**Problem details**
Extract every one of the records below and reproduce each line verbatim, with no changes.

(Dataset excerpt)
-- -- --

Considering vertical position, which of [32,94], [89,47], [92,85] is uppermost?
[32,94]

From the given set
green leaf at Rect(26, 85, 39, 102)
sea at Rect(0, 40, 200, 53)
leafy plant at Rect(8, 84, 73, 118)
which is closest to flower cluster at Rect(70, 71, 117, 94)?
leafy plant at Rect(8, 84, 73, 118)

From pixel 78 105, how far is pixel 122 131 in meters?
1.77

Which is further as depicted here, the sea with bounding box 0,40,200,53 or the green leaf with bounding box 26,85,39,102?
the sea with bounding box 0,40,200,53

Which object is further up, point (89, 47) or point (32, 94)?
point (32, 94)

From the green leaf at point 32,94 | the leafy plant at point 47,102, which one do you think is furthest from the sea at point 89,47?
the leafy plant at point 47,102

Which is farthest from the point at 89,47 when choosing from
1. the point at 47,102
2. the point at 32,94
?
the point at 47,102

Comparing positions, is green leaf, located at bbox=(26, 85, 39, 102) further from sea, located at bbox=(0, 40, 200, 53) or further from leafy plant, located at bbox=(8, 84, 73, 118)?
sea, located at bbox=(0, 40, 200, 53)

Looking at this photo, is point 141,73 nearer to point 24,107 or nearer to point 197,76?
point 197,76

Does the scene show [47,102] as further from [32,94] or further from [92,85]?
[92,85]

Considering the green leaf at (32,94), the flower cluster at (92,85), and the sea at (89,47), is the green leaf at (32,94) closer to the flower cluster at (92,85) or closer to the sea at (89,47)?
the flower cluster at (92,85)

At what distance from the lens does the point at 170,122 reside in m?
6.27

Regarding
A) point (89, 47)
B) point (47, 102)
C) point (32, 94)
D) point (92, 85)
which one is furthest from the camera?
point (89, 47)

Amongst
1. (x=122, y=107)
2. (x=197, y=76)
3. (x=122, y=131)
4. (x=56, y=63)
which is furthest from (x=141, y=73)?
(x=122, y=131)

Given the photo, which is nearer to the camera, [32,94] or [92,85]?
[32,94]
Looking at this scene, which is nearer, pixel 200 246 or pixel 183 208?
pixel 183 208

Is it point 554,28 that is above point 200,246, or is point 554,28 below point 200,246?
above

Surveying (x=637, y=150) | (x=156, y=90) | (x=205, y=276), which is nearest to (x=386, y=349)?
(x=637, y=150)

-- -- --

**Task output**
Considering vertical position, which of [32,94], [89,47], [92,85] is uppermost?
[32,94]

From the given set
green leaf at Rect(26, 85, 39, 102)
sea at Rect(0, 40, 200, 53)
leafy plant at Rect(8, 84, 73, 118)
which is closest to flower cluster at Rect(70, 71, 117, 94)?
leafy plant at Rect(8, 84, 73, 118)

From pixel 78 105, how far is pixel 122 131 in meters?
1.77

Which is further as depicted here, the sea with bounding box 0,40,200,53 or the green leaf with bounding box 26,85,39,102?
the sea with bounding box 0,40,200,53

Which object is further up, point (89, 47) or point (32, 94)?
point (32, 94)

From the green leaf at point 32,94 | the leafy plant at point 47,102, which one do you think is furthest from the sea at point 89,47?
the leafy plant at point 47,102

Which is farthest from the point at 89,47 when choosing from
1. the point at 47,102
2. the point at 32,94
?
the point at 47,102

Comparing positions, is green leaf, located at bbox=(26, 85, 39, 102) further from sea, located at bbox=(0, 40, 200, 53) or further from leafy plant, located at bbox=(8, 84, 73, 118)?
sea, located at bbox=(0, 40, 200, 53)

Looking at this photo, is point 141,73 nearer to point 24,107 or nearer to point 197,76?
point 197,76

Does the scene show [47,102] as further from [32,94] or further from [92,85]?
[92,85]

Considering the green leaf at (32,94), the flower cluster at (92,85), and the sea at (89,47), is the green leaf at (32,94) closer to the flower cluster at (92,85) or closer to the sea at (89,47)?
the flower cluster at (92,85)

At what distance from the lens does the point at 170,122 reside in m?
6.27

Regarding
A) point (89, 47)
B) point (47, 102)
C) point (32, 94)
D) point (92, 85)
which one is furthest from the camera?
point (89, 47)

Amongst
1. (x=122, y=107)
2. (x=197, y=76)
3. (x=122, y=131)
4. (x=56, y=63)
which is furthest from (x=141, y=73)?
(x=122, y=131)

Given the photo, which is nearer to the camera, [32,94] or [92,85]?
[32,94]
Looking at this scene, which is nearer, pixel 200 246 or pixel 183 208?
pixel 183 208

Is it point 554,28 that is above point 200,246, or is point 554,28 below point 200,246?
above

Surveying (x=637, y=150) | (x=156, y=90) | (x=205, y=276), which is nearest to (x=386, y=349)?
(x=637, y=150)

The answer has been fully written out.